● Problem to solve
Your answer should be the full set of entries, given again without alteration.

● Source data
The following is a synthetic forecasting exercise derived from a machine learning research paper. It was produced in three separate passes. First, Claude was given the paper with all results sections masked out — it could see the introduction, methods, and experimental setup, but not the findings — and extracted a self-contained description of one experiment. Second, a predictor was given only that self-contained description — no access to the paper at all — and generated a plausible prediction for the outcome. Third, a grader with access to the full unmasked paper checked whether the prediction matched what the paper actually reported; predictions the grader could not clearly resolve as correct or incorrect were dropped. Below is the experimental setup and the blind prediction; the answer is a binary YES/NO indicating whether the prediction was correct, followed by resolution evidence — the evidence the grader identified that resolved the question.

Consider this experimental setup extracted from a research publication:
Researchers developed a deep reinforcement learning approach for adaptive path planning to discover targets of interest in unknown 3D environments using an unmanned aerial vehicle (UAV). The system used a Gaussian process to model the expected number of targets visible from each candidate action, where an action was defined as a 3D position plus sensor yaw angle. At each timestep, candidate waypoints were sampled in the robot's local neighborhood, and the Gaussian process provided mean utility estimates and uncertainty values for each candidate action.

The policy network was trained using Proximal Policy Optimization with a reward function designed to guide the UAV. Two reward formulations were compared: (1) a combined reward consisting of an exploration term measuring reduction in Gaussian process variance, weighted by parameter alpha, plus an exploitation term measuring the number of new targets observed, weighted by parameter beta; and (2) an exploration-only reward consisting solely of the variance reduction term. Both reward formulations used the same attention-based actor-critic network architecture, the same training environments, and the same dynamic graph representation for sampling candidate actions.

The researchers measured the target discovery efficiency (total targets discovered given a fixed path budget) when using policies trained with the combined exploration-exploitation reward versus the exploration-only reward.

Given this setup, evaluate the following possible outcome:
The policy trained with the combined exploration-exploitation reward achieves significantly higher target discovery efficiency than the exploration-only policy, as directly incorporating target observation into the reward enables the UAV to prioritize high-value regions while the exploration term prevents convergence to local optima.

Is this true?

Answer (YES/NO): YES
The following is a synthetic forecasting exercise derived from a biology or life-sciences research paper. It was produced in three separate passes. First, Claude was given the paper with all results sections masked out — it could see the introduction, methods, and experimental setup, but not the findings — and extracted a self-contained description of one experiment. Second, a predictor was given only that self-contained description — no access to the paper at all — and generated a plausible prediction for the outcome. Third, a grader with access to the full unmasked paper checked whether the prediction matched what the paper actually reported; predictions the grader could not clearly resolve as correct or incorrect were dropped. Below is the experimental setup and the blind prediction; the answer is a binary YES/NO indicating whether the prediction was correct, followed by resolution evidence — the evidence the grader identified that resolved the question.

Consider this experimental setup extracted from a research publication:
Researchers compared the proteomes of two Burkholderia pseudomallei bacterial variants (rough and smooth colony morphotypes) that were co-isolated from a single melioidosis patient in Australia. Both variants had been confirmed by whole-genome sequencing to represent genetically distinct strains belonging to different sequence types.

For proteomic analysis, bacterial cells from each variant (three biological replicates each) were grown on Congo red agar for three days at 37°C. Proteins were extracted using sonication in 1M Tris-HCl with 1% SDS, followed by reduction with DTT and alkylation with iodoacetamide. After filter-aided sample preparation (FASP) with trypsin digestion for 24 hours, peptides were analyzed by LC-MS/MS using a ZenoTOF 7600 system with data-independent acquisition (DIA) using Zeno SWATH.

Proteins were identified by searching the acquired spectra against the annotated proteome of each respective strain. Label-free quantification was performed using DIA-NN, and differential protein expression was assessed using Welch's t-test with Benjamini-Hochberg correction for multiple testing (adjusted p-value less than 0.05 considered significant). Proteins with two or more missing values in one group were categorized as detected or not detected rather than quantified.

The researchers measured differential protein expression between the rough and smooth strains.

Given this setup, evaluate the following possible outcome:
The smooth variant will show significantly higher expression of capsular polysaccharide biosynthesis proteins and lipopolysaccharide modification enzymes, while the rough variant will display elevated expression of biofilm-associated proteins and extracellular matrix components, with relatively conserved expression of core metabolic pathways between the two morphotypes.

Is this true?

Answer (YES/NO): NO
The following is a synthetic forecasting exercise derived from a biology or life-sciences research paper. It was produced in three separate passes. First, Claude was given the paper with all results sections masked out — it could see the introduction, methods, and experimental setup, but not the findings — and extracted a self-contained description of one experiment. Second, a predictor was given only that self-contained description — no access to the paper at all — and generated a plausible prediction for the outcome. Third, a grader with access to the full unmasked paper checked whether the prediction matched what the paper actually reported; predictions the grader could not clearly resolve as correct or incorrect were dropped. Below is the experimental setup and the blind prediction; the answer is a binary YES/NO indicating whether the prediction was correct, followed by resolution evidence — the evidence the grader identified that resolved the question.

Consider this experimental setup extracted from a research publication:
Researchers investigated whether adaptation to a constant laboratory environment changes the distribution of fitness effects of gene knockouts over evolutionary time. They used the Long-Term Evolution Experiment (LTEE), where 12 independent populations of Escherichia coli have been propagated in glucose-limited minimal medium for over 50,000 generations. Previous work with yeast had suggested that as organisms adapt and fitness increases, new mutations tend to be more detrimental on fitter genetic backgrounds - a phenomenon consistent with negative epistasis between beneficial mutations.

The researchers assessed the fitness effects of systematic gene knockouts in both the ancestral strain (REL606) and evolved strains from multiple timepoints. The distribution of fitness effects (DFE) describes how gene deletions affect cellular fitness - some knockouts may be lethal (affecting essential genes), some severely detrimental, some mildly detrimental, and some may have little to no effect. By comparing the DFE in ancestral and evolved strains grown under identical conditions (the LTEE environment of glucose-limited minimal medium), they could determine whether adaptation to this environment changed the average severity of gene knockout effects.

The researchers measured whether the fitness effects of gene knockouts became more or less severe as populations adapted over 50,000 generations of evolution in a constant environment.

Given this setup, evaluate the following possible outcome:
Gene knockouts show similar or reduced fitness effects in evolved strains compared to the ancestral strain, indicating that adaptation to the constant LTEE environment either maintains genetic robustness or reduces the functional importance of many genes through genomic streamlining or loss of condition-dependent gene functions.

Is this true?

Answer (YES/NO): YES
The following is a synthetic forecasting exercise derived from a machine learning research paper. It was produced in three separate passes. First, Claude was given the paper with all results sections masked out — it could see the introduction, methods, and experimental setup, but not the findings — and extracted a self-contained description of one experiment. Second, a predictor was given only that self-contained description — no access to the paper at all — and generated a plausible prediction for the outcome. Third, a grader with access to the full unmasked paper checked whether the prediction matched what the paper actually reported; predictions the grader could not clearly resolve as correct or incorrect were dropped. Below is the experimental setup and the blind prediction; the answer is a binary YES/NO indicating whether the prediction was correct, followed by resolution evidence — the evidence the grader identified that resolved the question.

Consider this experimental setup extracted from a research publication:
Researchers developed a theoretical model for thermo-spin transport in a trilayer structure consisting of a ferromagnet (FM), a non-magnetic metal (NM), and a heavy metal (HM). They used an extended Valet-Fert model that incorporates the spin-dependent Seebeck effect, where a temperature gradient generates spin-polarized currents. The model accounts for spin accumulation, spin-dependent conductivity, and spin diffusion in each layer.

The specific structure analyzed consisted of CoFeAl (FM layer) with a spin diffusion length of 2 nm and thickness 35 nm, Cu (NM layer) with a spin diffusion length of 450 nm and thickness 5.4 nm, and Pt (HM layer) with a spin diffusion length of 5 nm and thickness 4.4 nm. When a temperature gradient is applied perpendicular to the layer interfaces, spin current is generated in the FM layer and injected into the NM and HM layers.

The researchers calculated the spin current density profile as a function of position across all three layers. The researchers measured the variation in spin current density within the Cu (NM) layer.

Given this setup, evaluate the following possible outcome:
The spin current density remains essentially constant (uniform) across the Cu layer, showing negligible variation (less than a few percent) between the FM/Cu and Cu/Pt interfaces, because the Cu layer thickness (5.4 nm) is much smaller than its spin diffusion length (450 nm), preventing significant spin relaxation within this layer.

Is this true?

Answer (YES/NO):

● Result for this exercise
The following is a synthetic forecasting exercise derived from a machine learning research paper. It was produced in three separate passes. First, Claude was given the paper with all results sections masked out — it could see the introduction, methods, and experimental setup, but not the findings — and extracted a self-contained description of one experiment. Second, a predictor was given only that self-contained description — no access to the paper at all — and generated a plausible prediction for the outcome. Third, a grader with access to the full unmasked paper checked whether the prediction matched what the paper actually reported; predictions the grader could not clearly resolve as correct or incorrect were dropped. Below is the experimental setup and the blind prediction; the answer is a binary YES/NO indicating whether the prediction was correct, followed by resolution evidence — the evidence the grader identified that resolved the question.

Consider this experimental setup extracted from a research publication:
Researchers developed a deep reinforcement learning approach for adaptive path planning to discover targets of interest in unknown 3D environments using an unmanned aerial vehicle (UAV). The system used a Gaussian process to model the expected number of targets visible from each candidate action, where an action was defined as a 3D position plus sensor yaw angle. At each timestep, candidate waypoints were sampled in the robot's local neighborhood, and the Gaussian process provided mean utility estimates and uncertainty values for each candidate action.

The policy network was trained using Proximal Policy Optimization with a reward function designed to guide the UAV. Two reward formulations were compared: (1) a combined reward consisting of an exploration term measuring reduction in Gaussian process variance, weighted by parameter alpha, plus an exploitation term measuring the number of new targets observed, weighted by parameter beta; and (2) an exploration-only reward consisting solely of the variance reduction term. Both reward formulations used the same attention-based actor-critic network architecture, the same training environments, and the same dynamic graph representation for sampling candidate actions.

The researchers measured the target discovery efficiency (total targets discovered given a fixed path budget) when using policies trained with the combined exploration-exploitation reward versus the exploration-only reward.

Given this setup, evaluate the following possible outcome:
The policy trained with the combined exploration-exploitation reward achieves significantly higher target discovery efficiency than the exploration-only policy, as directly incorporating target observation into the reward enables the UAV to prioritize high-value regions while the exploration term prevents convergence to local optima.

Is this true?

Answer (YES/NO): YES
The following is a synthetic forecasting exercise derived from a biology or life-sciences research paper. It was produced in three separate passes. First, Claude was given the paper with all results sections masked out — it could see the introduction, methods, and experimental setup, but not the findings — and extracted a self-contained description of one experiment. Second, a predictor was given only that self-contained description — no access to the paper at all — and generated a plausible prediction for the outcome. Third, a grader with access to the full unmasked paper checked whether the prediction matched what the paper actually reported; predictions the grader could not clearly resolve as correct or incorrect were dropped. Below is the experimental setup and the blind prediction; the answer is a binary YES/NO indicating whether the prediction was correct, followed by resolution evidence — the evidence the grader identified that resolved the question.

Consider this experimental setup extracted from a research publication:
Researchers compared the proteomes of two Burkholderia pseudomallei bacterial variants (rough and smooth colony morphotypes) that were co-isolated from a single melioidosis patient in Australia. Both variants had been confirmed by whole-genome sequencing to represent genetically distinct strains belonging to different sequence types.

For proteomic analysis, bacterial cells from each variant (three biological replicates each) were grown on Congo red agar for three days at 37°C. Proteins were extracted using sonication in 1M Tris-HCl with 1% SDS, followed by reduction with DTT and alkylation with iodoacetamide. After filter-aided sample preparation (FASP) with trypsin digestion for 24 hours, peptides were analyzed by LC-MS/MS using a ZenoTOF 7600 system with data-independent acquisition (DIA) using Zeno SWATH.

Proteins were identified by searching the acquired spectra against the annotated proteome of each respective strain. Label-free quantification was performed using DIA-NN, and differential protein expression was assessed using Welch's t-test with Benjamini-Hochberg correction for multiple testing (adjusted p-value less than 0.05 considered significant). Proteins with two or more missing values in one group were categorized as detected or not detected rather than quantified.

The researchers measured differential protein expression between the rough and smooth strains.

Given this setup, evaluate the following possible outcome:
The smooth variant will show significantly higher expression of capsular polysaccharide biosynthesis proteins and lipopolysaccharide modification enzymes, while the rough variant will display elevated expression of biofilm-associated proteins and extracellular matrix components, with relatively conserved expression of core metabolic pathways between the two morphotypes.

Is this true?

Answer (YES/NO): NO
The following is a synthetic forecasting exercise derived from a biology or life-sciences research paper. It was produced in three separate passes. First, Claude was given the paper with all results sections masked out — it could see the introduction, methods, and experimental setup, but not the findings — and extracted a self-contained description of one experiment. Second, a predictor was given only that self-contained description — no access to the paper at all — and generated a plausible prediction for the outcome. Third, a grader with access to the full unmasked paper checked whether the prediction matched what the paper actually reported; predictions the grader could not clearly resolve as correct or incorrect were dropped. Below is the experimental setup and the blind prediction; the answer is a binary YES/NO indicating whether the prediction was correct, followed by resolution evidence — the evidence the grader identified that resolved the question.

Consider this experimental setup extracted from a research publication:
Researchers investigated whether adaptation to a constant laboratory environment changes the distribution of fitness effects of gene knockouts over evolutionary time. They used the Long-Term Evolution Experiment (LTEE), where 12 independent populations of Escherichia coli have been propagated in glucose-limited minimal medium for over 50,000 generations. Previous work with yeast had suggested that as organisms adapt and fitness increases, new mutations tend to be more detrimental on fitter genetic backgrounds - a phenomenon consistent with negative epistasis between beneficial mutations.

The researchers assessed the fitness effects of systematic gene knockouts in both the ancestral strain (REL606) and evolved strains from multiple timepoints. The distribution of fitness effects (DFE) describes how gene deletions affect cellular fitness - some knockouts may be lethal (affecting essential genes), some severely detrimental, some mildly detrimental, and some may have little to no effect. By comparing the DFE in ancestral and evolved strains grown under identical conditions (the LTEE environment of glucose-limited minimal medium), they could determine whether adaptation to this environment changed the average severity of gene knockout effects.

The researchers measured whether the fitness effects of gene knockouts became more or less severe as populations adapted over 50,000 generations of evolution in a constant environment.

Given this setup, evaluate the following possible outcome:
Gene knockouts show similar or reduced fitness effects in evolved strains compared to the ancestral strain, indicating that adaptation to the constant LTEE environment either maintains genetic robustness or reduces the functional importance of many genes through genomic streamlining or loss of condition-dependent gene functions.

Is this true?

Answer (YES/NO): YES
The following is a synthetic forecasting exercise derived from a machine learning research paper. It was produced in three separate passes. First, Claude was given the paper with all results sections masked out — it could see the introduction, methods, and experimental setup, but not the findings — and extracted a self-contained description of one experiment. Second, a predictor was given only that self-contained description — no access to the paper at all — and generated a plausible prediction for the outcome. Third, a grader with access to the full unmasked paper checked whether the prediction matched what the paper actually reported; predictions the grader could not clearly resolve as correct or incorrect were dropped. Below is the experimental setup and the blind prediction; the answer is a binary YES/NO indicating whether the prediction was correct, followed by resolution evidence — the evidence the grader identified that resolved the question.

Consider this experimental setup extracted from a research publication:
Researchers developed a theoretical model for thermo-spin transport in a trilayer structure consisting of a ferromagnet (FM), a non-magnetic metal (NM), and a heavy metal (HM). They used an extended Valet-Fert model that incorporates the spin-dependent Seebeck effect, where a temperature gradient generates spin-polarized currents. The model accounts for spin accumulation, spin-dependent conductivity, and spin diffusion in each layer.

The specific structure analyzed consisted of CoFeAl (FM layer) with a spin diffusion length of 2 nm and thickness 35 nm, Cu (NM layer) with a spin diffusion length of 450 nm and thickness 5.4 nm, and Pt (HM layer) with a spin diffusion length of 5 nm and thickness 4.4 nm. When a temperature gradient is applied perpendicular to the layer interfaces, spin current is generated in the FM layer and injected into the NM and HM layers.

The researchers calculated the spin current density profile as a function of position across all three layers. The researchers measured the variation in spin current density within the Cu (NM) layer.

Given this setup, evaluate the following possible outcome:
The spin current density remains essentially constant (uniform) across the Cu layer, showing negligible variation (less than a few percent) between the FM/Cu and Cu/Pt interfaces, because the Cu layer thickness (5.4 nm) is much smaller than its spin diffusion length (450 nm), preventing significant spin relaxation within this layer.

Is this true?

Answer (YES/NO):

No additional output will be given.